I'm sorry for the wrong information... as in my university there are 70% of Korean students, I know many Koreans with piao2 surname, but I've never seen some Chinese with surname pu3...


----------



## SuperXW

Youngfun said:


> I'm sorry for the wrong information... as in my university there are 70% of Korean students, I know many Koreans with piao2 surname, but I've never seen some Chinese with surname pu3...


There is a Mainland singer named pu3shu4, and a TV actor named pu3cun2xin1. So the rare surname gives people an artistic feeling.


----------



## Bongiornor

to SuperXW 
aah,i know that some one would refer to 朴树 , but pu2shu3 is  just his stage name,maybe intentionally use a tree name. as a surname  it just have one pronunciation piao2.


----------



## SuperXW

Bongiornor said:


> to SuperXW
> aah,i know that some one would refer to 朴树 , but pu2shu3pu3shu4 is just his stage name,maybe intentionally use a tree name. as a surname it just have one pronunciation piao2.


Yeah. I thought it could be a stage name, but forgot to mention it...My other example was also wrong as the actor's name is 濮存昕, not 朴...
I don't know then. I guess that 朴 IS a very rare name for Chinese then.
But still, piao2 does sound funny to a Chinese...pu3 sounds much better, unless we know the name belongs to a Korean.


----------



## leeumay

SuperXW said:


> There is a Mainland singer named pu3shu4, and a TV actor named pu3cun2xin1. So the rare surname gives people an artistic feeling.


I think the TV actor named pu3cun2xin1(濮存昕) whose surname is "濮" instead of "朴". However, the singer pu3shu4 (朴树) is really a good example for the rarely used surname "朴".


----------



## leeumay

Bongiornor said:


> to SuperXW
> aah,i know that some one would refer to 朴树 , but pu2shu3 is  just his stage name,maybe intentionally use a tree name. as a surname  it just have one pronunciation piao2.

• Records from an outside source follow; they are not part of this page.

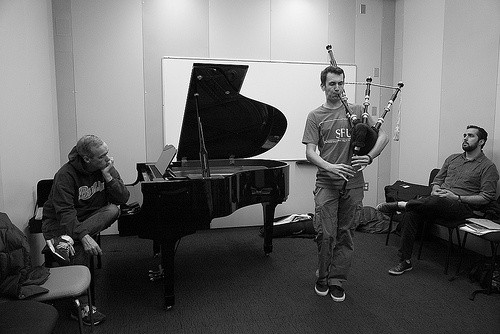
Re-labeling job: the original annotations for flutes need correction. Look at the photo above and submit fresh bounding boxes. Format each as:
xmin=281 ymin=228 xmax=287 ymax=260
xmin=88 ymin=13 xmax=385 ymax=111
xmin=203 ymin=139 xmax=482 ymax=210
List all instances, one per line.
xmin=325 ymin=44 xmax=405 ymax=197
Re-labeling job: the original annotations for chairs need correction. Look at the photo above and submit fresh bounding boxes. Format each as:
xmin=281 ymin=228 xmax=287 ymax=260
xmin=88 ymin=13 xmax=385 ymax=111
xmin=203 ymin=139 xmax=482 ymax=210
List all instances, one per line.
xmin=386 ymin=168 xmax=500 ymax=301
xmin=0 ymin=179 xmax=102 ymax=334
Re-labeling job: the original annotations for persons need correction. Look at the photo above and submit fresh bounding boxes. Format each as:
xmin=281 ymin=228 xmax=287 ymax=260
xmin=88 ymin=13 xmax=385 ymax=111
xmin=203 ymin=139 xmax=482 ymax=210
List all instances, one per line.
xmin=376 ymin=125 xmax=500 ymax=275
xmin=302 ymin=66 xmax=390 ymax=301
xmin=41 ymin=135 xmax=130 ymax=326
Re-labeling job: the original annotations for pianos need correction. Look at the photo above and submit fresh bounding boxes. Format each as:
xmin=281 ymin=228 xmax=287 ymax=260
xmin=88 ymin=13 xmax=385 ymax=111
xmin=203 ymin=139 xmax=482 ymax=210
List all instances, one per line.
xmin=117 ymin=63 xmax=290 ymax=310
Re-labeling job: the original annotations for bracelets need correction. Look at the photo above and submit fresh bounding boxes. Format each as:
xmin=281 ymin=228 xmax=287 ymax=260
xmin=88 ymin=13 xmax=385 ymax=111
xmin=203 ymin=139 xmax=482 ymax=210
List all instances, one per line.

I don't think so. One of my undergraduate classmate has a surname "朴XX", and he asked everybody to call him pu3 xx.


----------



## yuechu

Hello,
Sorry to revive this thread--I just wanted to confirm the pronunciation of the Chinese surname 朴 (opposed to the Korean one). I noticed that most people mentioned the pronunciation pu3 but there was also pu2. In one of my dictionaries, it also says "pu2" for the surname (although it is a "wiki" dictionary and may contain mistakes.. ). Do you think this is a mistake? (is the standard pronunciation pu3 for the Chinese surname?)

Thanks in advance/谢谢！


----------



## Youngfun

Xinhua Zidian online and Zdic say it's pu3. My paper dictionary (新编字典) also says so but it's weird cause doesn't have the piao2 reading.
So I've already found 3 Mainland dictionary that say pu3.

Apparently, pu2 is the Taiwan pronunciation, according to the dictionary of the Ministry of Education of Taiwan.

According to Wikipedia, the Korean surname is read piao2 in Mainland, but pu1 in Taiwan and Hong Kong.  
But the MOE dictionary marks 朴 as piao2 for the Korean surname, and pu2 for the Chinese surname, but doesn't list pu1 as a possible pronunciation; while for 樸 gives only pu2 as pronunciation. 樸 has some common meaning with 朴 (pu2), but the surname is 朴 in TC.
Wikipedia doesn't have an article about the Chinese surname.

The artist name 朴树 (pu3 shu4) is also homograph, but not homophone, with the tree 朴树 (po4 shu4), called in English Chinese Hackberry.


----------



## yuechu

Hmm... it is strange that you also found a source with Pu2 as a pronunciation for the Chinese surname. In any case, it looks like Pu3 is the most common one. Thanks for checking, Youngfun!!


----------



## Youngfun

Yes, it seems that Pu3 in Mainland = Pu2 in Taiwan.
FYI, when I wrote "MOE" in my above post, I meant the dictionary of the Taiwan Ministry of Education.


----------